You may skip here if you mind a little overspill of my impression of the official website. The site is interactive and comprehensible for a dummy like me. The texts are big and clear. The numbers are astronomical ending with a letter “T.” T stands for trillion. One trillion has 12 zeros. The colorful graphs help me to understand some basic math in an accounting ledger. So, my administrator-cum-writer’s brain is at work. If we need to put a cap on a country’s annual spending budget, and a household spending also has its limit, isn’t it also pragmatic to have a debt ceiling for all fossil-fuels-based economic activities? The term, gross domestic product (GDP), cannot reflect the environmental aspect of a sustainable retreat. Why not try another indicator such as the green gross domestic product (Green GDP or GGDP)? The Genuine Progress Indicator (GPI), Gross National Happiness Index and alike might be other alternatives.
While we have an option to pay by credit card, I hope technology won’t phase out the old method of paying by cash or even checks. We all have our preferred payment methods. We all will come to a period in our life called senior life. Seniors do not pick up new technology as quickly as young people. In fact, it’s not uncommon that more and more seniors live alone. If they’re lucky, they may have young people and relatives to visit and teach them how to use new technology.
Unlike American people, Chinese people have a social obligation to look after their elder parents. During my volunteer time with seniors, I’ve learned that American seniors might be left alone by their grownup children and the passing of their spouses. A US official finding shows social isolation was associated with about a fifty percent increased risk of dementia. When it comes to an expression of love and care, nothing can compare with human-to-human contact. Perhaps delaying retirement is one way to keep a senior’s mind sharp. It’s not uncommon to see Americans continue working in their 70s and 80s, especially in some traditional sectors.

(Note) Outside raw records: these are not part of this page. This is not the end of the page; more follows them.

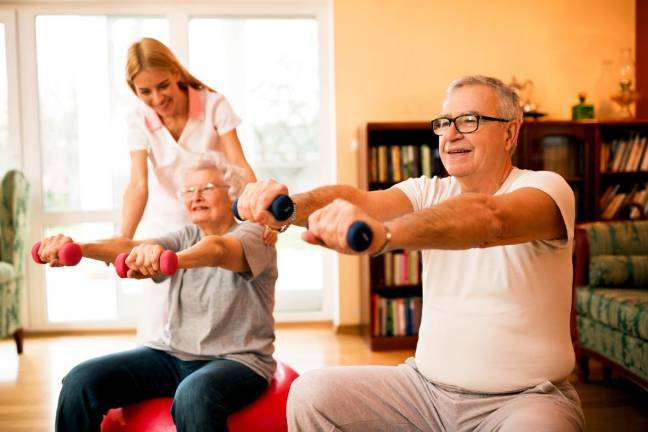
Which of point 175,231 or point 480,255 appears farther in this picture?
point 175,231

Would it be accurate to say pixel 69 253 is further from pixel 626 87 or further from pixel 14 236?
pixel 626 87

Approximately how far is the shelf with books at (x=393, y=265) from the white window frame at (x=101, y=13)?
0.44m

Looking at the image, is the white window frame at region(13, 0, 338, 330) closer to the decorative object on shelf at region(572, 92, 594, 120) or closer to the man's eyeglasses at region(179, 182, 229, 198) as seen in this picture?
the decorative object on shelf at region(572, 92, 594, 120)

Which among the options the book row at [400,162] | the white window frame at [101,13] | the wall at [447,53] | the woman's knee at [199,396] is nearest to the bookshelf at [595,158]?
the wall at [447,53]

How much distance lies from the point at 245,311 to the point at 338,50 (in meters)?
2.90

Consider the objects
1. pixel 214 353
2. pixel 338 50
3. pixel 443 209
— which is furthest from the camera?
pixel 338 50

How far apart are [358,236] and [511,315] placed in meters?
0.64

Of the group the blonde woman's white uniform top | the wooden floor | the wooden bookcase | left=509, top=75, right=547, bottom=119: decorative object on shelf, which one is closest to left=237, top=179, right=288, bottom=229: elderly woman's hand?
the blonde woman's white uniform top

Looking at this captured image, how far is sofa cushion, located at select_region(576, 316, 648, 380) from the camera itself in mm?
2863

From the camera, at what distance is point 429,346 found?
1.62 meters

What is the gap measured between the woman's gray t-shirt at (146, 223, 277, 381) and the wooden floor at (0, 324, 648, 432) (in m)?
1.32

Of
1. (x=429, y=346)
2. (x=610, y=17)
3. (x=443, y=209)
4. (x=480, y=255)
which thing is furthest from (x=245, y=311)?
(x=610, y=17)

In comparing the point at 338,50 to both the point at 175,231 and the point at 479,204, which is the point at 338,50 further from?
the point at 479,204

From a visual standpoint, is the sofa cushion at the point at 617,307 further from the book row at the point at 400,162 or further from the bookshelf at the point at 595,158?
the book row at the point at 400,162
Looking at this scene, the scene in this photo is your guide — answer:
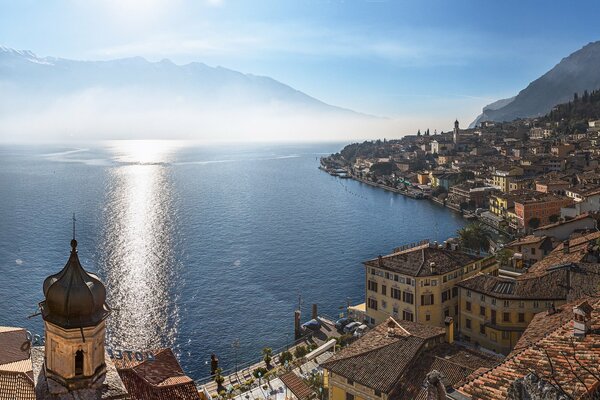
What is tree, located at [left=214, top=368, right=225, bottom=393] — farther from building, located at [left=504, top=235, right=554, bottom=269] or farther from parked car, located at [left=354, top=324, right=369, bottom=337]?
building, located at [left=504, top=235, right=554, bottom=269]

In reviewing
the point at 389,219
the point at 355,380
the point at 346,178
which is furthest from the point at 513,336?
the point at 346,178

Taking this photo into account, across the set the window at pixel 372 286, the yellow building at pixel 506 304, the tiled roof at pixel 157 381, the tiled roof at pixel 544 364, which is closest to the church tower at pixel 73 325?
the tiled roof at pixel 157 381

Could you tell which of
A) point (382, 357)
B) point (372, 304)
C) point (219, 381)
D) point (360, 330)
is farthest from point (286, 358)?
point (382, 357)

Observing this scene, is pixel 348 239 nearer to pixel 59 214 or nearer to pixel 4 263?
pixel 4 263

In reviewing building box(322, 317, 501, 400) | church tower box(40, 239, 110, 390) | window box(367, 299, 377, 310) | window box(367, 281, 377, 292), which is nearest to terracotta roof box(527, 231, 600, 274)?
window box(367, 281, 377, 292)

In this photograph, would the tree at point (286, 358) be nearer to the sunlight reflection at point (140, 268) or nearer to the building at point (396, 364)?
the building at point (396, 364)

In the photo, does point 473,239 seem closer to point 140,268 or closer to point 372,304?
point 372,304
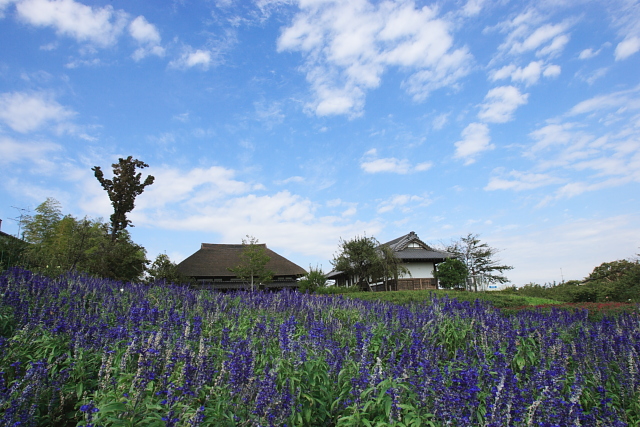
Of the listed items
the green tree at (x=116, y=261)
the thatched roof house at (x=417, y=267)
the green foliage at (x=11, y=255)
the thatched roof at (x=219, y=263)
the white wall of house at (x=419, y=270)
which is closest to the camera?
the green foliage at (x=11, y=255)

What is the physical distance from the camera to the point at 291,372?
4.10m

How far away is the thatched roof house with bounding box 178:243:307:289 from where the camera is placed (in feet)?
120

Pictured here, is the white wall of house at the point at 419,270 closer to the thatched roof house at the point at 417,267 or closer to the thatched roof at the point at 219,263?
the thatched roof house at the point at 417,267

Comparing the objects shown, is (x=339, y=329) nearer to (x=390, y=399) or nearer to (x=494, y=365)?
(x=494, y=365)

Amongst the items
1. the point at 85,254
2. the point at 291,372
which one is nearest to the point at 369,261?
the point at 85,254

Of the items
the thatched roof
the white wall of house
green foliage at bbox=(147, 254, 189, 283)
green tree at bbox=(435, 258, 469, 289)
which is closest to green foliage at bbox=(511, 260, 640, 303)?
green tree at bbox=(435, 258, 469, 289)

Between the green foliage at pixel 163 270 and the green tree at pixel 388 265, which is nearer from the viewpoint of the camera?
the green foliage at pixel 163 270

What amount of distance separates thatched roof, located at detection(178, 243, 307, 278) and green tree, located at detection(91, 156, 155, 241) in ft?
22.3

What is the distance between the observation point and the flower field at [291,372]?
3.13 metres

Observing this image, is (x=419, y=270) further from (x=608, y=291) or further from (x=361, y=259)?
(x=608, y=291)

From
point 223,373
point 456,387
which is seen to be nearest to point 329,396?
point 223,373

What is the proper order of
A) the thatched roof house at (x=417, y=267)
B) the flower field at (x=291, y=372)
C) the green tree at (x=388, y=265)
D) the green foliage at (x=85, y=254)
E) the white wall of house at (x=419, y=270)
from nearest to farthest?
the flower field at (x=291, y=372)
the green foliage at (x=85, y=254)
the green tree at (x=388, y=265)
the thatched roof house at (x=417, y=267)
the white wall of house at (x=419, y=270)

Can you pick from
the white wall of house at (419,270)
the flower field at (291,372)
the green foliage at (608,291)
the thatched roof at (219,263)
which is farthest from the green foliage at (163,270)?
the green foliage at (608,291)

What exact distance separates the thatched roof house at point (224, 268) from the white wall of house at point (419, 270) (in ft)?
32.7
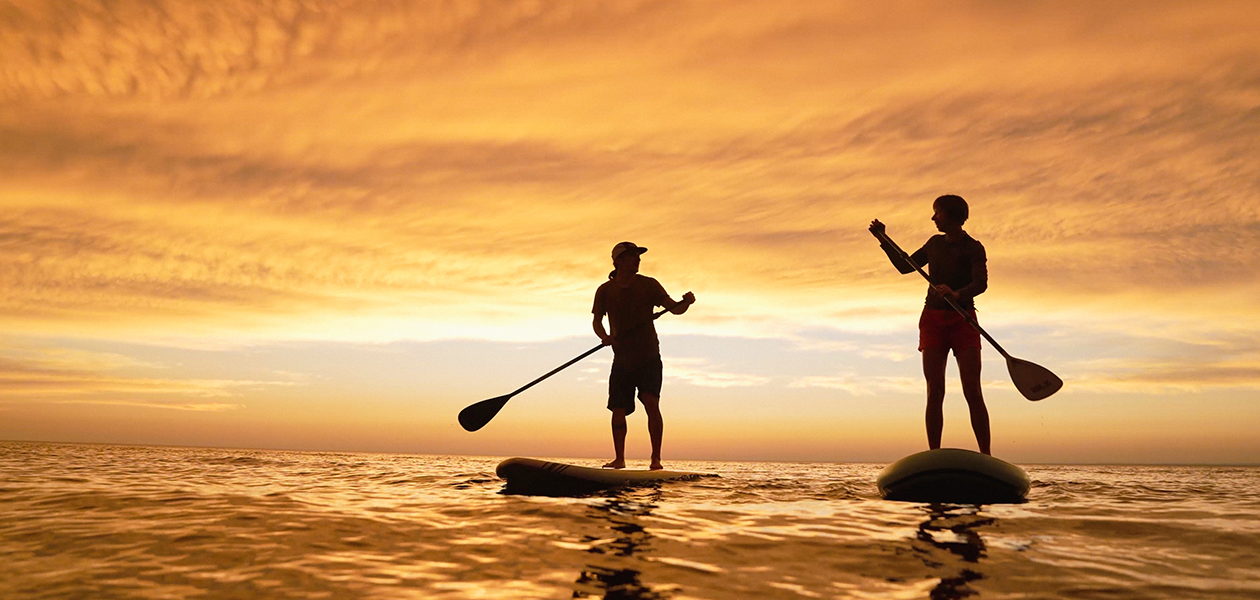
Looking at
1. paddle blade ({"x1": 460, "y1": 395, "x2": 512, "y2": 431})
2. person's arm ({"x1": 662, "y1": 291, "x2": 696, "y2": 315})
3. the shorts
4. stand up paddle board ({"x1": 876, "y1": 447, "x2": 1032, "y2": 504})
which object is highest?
person's arm ({"x1": 662, "y1": 291, "x2": 696, "y2": 315})

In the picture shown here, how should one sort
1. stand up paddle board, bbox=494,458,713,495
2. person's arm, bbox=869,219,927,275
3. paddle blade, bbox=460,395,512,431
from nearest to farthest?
stand up paddle board, bbox=494,458,713,495 → person's arm, bbox=869,219,927,275 → paddle blade, bbox=460,395,512,431

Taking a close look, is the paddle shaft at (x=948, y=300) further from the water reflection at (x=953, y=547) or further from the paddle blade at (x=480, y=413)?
the paddle blade at (x=480, y=413)

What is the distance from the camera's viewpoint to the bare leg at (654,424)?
8415mm

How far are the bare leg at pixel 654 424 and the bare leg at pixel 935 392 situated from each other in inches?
114

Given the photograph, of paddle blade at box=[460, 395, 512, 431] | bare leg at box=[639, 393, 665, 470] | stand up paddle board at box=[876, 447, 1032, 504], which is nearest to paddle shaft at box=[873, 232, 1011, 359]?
stand up paddle board at box=[876, 447, 1032, 504]

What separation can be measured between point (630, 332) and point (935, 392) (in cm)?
347

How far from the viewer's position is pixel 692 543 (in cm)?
363

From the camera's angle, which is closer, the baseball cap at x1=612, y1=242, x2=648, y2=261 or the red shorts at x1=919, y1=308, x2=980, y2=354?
the red shorts at x1=919, y1=308, x2=980, y2=354

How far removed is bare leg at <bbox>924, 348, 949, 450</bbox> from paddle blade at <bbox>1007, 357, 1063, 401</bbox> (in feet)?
2.73

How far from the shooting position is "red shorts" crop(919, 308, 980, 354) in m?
6.78

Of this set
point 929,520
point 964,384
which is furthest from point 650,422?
point 929,520

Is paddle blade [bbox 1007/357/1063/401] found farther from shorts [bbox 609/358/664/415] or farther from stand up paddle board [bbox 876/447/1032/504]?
shorts [bbox 609/358/664/415]

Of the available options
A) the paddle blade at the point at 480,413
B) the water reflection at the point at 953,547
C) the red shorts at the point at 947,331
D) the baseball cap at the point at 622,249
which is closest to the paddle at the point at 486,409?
the paddle blade at the point at 480,413

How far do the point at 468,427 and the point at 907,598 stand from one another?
24.1ft
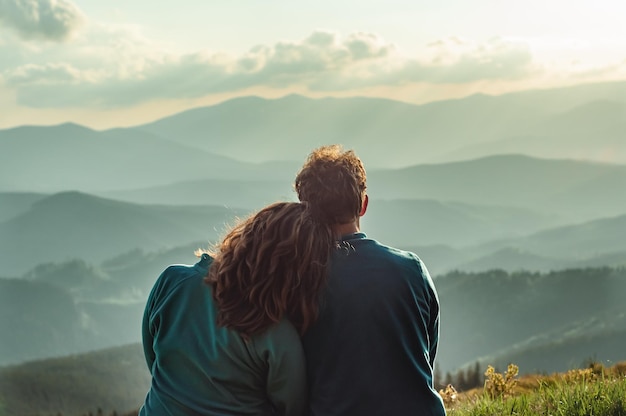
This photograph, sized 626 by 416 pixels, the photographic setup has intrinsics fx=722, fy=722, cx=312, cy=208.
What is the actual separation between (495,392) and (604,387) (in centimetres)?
94

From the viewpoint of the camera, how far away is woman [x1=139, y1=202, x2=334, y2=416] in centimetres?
317

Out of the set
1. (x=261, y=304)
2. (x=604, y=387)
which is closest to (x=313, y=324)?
(x=261, y=304)

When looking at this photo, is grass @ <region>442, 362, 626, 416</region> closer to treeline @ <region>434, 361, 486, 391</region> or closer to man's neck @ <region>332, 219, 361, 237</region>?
man's neck @ <region>332, 219, 361, 237</region>

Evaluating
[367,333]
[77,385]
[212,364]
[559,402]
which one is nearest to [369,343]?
[367,333]

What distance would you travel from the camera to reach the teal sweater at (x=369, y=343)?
3.19m

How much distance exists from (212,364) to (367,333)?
69 centimetres

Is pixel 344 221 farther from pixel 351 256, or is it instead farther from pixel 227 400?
pixel 227 400

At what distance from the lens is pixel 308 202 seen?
3.36 m

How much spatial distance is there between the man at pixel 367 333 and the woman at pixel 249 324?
8 centimetres

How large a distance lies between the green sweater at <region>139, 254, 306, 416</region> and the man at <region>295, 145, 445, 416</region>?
128mm

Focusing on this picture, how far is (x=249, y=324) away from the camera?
312 cm

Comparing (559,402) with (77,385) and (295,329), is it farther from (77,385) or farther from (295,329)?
(77,385)

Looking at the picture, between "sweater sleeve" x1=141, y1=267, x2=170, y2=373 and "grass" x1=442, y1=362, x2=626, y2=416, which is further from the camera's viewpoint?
"grass" x1=442, y1=362, x2=626, y2=416

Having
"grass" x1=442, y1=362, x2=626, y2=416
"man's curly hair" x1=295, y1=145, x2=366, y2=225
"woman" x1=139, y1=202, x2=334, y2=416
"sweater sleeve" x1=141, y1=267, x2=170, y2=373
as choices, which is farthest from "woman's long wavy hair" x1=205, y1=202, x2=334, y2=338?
"grass" x1=442, y1=362, x2=626, y2=416
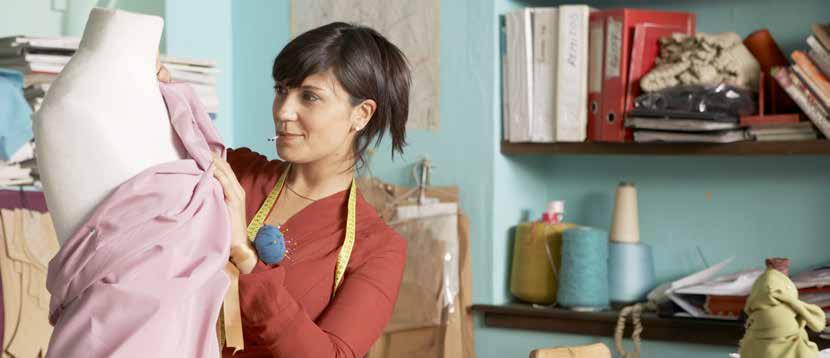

If you look at the average working age in the IT industry worldwide, and then you compare that age with the average working age in HR, administration, higher education, banking, finance and laws. I just name a few professions that provide secure social and economic status in almost every secular society. The senior positions in our governments are often held by senior citizens who have long passed retirement age. This is not age discrimination. This is just my non-scientifically-proven observation. Could this be a sign of power obsession in broad brushstrokes?
When the young generation is pushing forward the climate movement around the world, our world leaders that take the bolder action usually are the younger ones. What if we conceptualize a sustainable retreat like a global effort of progress? I think carpooling, vanpooling and bundled shipping and alike have already taken a positive effect among conscious consumers. Companies that are making these efforts should be recognized with tax deductions and other government incentives for good practices.
In Hong Kong, some restaurants encourage customers to bring their own lunch boxes. Restaurants also offer rental lunch boxes for takeout. Customers who sign up for the initiative will not be charged for disposable lunch boxes. Indeed, customers are always happy to pay less for more. What if merchants see this “giving customers more” as an investment in the future in exchange for consistent returning customers? When people feel they are doing good deeds for the planet at a low-to-no cost, they will act more. Isn’t this a long-term business growth for sustainable retreat?